They have better visualisation and can express their thoughts more candidly, says Kutti Revathi. On what made her choose the domain, she says, "a woman’s desires have often been looked down upon.
From a student of ancient science Siddha Medicine and Surgery to a poet, writer, feminist cum screenplay-writer, Kutti Revathi has no regrets as far as her love for writing is concerned.
For the past 15 years, her theories of women’s sexuality and their muted sufferings in varied degrees have drawn mixed emotions. The Tamil writer spoke to The Hindu when she was here in the city to participate in a two-day North-East and Southern Writers meet organised by Sahitya Akademi.
On what made her choose the domain, she says, “a woman’s desires have often been looked down upon. Apparently, there is a wide scope of losing her identity while meeting her man’s needs. As a writer, this is where I want to keep my focus on.”
Her second anthology of poems titled ‘Mulaigal’ (breasts) has evoked critical acclaim. Ever since its release in 2001, she has been flooded with criticism and threats. However, she is happy for one reason. “I initiated the trend of writing about woman’s sensuality. Today, I feel happy that many women follow suit and are open to expressing their thoughts,” she says.

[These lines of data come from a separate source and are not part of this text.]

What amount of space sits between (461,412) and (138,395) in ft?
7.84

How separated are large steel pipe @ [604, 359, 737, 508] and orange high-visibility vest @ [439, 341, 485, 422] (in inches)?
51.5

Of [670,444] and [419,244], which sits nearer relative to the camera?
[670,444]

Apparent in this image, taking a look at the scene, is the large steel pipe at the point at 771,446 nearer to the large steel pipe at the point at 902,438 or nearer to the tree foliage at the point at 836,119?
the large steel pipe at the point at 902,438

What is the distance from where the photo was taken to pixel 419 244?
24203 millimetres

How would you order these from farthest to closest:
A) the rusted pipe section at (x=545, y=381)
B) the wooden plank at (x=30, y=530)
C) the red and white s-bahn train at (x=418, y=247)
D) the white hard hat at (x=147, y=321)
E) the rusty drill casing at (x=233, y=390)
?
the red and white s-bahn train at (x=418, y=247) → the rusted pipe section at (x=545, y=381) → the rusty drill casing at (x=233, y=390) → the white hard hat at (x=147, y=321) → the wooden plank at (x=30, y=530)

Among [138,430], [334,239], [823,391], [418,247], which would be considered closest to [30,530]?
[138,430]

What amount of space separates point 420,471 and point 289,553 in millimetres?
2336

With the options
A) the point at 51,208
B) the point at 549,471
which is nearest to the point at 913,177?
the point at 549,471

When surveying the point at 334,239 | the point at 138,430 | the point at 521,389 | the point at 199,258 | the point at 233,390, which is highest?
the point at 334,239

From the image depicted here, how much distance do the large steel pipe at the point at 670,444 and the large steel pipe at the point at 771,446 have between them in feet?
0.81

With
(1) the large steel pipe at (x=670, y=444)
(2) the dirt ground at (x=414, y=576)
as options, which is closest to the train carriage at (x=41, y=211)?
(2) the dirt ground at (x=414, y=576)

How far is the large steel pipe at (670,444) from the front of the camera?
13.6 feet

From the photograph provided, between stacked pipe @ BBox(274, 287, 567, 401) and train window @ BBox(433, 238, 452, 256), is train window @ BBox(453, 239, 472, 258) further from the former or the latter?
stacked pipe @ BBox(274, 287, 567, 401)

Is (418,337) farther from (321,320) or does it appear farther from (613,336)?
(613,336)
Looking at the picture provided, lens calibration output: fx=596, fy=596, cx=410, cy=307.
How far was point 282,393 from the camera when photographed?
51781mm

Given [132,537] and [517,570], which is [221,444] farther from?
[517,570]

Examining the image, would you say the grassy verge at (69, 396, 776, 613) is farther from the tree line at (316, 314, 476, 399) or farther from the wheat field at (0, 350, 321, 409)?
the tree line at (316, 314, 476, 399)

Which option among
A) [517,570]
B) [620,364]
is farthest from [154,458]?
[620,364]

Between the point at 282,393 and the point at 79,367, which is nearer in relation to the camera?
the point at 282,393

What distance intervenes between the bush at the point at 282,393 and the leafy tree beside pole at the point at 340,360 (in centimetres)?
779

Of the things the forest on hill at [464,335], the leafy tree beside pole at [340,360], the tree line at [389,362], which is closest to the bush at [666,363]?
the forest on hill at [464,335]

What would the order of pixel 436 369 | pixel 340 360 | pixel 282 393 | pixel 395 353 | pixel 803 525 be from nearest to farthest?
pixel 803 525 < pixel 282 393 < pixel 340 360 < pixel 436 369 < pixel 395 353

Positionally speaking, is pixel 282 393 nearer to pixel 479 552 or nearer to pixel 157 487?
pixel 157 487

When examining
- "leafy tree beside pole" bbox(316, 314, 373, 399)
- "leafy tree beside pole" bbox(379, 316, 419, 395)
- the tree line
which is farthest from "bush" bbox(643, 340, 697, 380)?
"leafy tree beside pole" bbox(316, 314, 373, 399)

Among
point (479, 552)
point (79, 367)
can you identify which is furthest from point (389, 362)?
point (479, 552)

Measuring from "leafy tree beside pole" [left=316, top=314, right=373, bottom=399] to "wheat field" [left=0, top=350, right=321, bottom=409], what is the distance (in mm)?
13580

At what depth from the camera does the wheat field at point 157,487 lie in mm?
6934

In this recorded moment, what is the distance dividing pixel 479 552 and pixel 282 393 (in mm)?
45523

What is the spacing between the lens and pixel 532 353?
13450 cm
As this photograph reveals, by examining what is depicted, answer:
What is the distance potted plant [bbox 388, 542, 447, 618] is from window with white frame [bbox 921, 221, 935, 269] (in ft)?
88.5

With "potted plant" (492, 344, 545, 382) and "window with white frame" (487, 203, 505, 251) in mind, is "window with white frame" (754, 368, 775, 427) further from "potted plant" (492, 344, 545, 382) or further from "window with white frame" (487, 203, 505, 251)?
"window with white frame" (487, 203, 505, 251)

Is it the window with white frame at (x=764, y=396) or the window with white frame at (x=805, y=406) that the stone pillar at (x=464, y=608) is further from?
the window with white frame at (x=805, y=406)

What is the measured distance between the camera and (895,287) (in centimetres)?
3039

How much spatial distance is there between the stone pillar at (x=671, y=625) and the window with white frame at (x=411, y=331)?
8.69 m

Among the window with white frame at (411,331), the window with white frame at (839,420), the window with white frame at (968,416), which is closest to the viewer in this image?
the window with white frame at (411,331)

In a competitive world of creative writing, Revathi believes every person has his or her own space. “Even if 20 writers weave a story on a similar topic, I am sure the content differs from person to person. But you have to wage a lone battle to make yourself heard,” the writer says.
She says women are better storytellers. “I think every woman should explore the creative domain as she has better visualisation and can express her thoughts more candidly,” she says.
Ms. Revathi has so far written eight anthologies of poetry, three non-fictional novels and a few short stories. Her dream is to direct a film with her own script. “One screenplay is ready which I intend to direct this year. However, I will not stop writing as long as I have something to communicate on caste, gender discrimination and woman’s preferences,” she adds.